▸ Set task 1
Translate this sentence from the passage on London's Chinese food scene into Spanish: "Currently, there exists a strong push for specialised regional cuisine."
▸ Set task 2
Transcribe the passage on London's Chinese food scene starting with "London used to" and going on through "in the Isles.".
▸ Set task 3
In the passage on London's Chinese food scene, which dish is given as an example of an anglicised version of traditional fare?

▸ Given passage
London used to have a bad rep when it came to the quality of its ethnic foods. Many immigrant-run restaurants were serving up highly popular but largely anglicised versions of traditional fare (evident by the allegedly Scottish-invented Chicken Tikka Masala). The same could be said of the relatively nascent Chinese dining scene in the Isles.
Time, however, has certainly worked its magic, and the city’s Chinese restaurant scene could not be any better now. Second generation and new waves of immigrants landing on British shores – along with a younger and more knowledgeable diner base – have resulted in the resurgence of traditional Chinese cuisine. Currently, there exists a strong push for specialised regional cuisine.

▸ Data shown
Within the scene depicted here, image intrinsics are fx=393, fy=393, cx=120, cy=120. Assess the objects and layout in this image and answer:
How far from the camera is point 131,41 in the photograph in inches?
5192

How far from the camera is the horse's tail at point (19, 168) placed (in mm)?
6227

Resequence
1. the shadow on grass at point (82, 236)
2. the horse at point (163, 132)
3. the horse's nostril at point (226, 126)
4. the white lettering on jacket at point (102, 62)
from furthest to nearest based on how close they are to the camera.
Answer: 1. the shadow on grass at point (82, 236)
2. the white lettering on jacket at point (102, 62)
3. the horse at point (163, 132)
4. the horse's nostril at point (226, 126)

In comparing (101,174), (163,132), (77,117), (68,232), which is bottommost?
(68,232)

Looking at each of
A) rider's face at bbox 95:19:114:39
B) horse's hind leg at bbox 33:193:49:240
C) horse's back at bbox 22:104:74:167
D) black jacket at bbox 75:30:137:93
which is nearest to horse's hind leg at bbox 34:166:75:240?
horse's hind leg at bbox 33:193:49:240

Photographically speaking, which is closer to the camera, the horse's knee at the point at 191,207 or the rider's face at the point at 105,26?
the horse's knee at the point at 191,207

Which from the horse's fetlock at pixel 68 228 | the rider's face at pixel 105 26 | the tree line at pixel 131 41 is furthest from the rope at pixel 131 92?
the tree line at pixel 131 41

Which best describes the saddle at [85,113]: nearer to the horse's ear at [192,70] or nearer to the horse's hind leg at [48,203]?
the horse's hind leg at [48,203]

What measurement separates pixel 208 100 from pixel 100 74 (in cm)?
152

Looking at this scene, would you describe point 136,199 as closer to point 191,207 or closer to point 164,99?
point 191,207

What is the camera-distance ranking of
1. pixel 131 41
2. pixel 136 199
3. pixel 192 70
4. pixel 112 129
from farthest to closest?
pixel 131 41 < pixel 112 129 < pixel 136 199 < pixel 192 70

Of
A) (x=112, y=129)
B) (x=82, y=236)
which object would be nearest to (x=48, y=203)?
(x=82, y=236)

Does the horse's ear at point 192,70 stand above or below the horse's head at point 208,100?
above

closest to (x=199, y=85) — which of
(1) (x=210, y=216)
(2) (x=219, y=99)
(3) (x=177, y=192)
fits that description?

▸ Correct response 1
Actualmente existe un fuerte impulso hacia la cocina regional especializada.

▸ Correct response 2
London used to have a bad rep when it came to the quality of its ethnic foods. Many immigrant-run restaurants were serving up highly popular but largely anglicised versions of traditional fare (evident by the allegedly Scottish-invented Chicken Tikka Masala). The same could be said of the relatively nascent Chinese dining scene in the Isles.

▸ Correct response 3
Chicken Tikka Masala, which was allegedly invented in Scotland.